2. Enroll students with autism spectrum disorder (ASM) in music education at an early age

  • Autism is a developmental disability, which is known to appear typically within the first three years of life and affects one’s ability to communicate.
  • Songs or instruments can be used to support cognitive ability, build self-awareness, and encourage interaction with others. Learning to organize auditory information can assist them in memorizing other facts and tasks.

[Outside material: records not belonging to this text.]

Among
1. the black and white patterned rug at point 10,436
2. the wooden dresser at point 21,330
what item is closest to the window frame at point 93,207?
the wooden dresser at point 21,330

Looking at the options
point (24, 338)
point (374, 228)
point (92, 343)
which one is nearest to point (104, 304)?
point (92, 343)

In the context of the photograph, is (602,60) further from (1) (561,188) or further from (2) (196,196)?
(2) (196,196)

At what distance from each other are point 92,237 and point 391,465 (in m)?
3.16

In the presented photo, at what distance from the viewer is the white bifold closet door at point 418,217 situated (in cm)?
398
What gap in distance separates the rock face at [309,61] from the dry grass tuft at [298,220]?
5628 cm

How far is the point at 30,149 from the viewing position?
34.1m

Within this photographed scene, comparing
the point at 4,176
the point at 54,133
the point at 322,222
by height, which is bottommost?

  • Compared to their peers, students with autism are known to possess better abilities in “pitch processing, labeling of emotions in music, and musical preference.” Understanding that people with autism have a hard time interpreting others’ emotions and thoughts, it is usually harder for them to communicate their own feelings and thoughts back. However, with the research suggesting how students with autism have superior ability in processing pitch, this trait may be employed in assisting their bilateral/multilateral communication.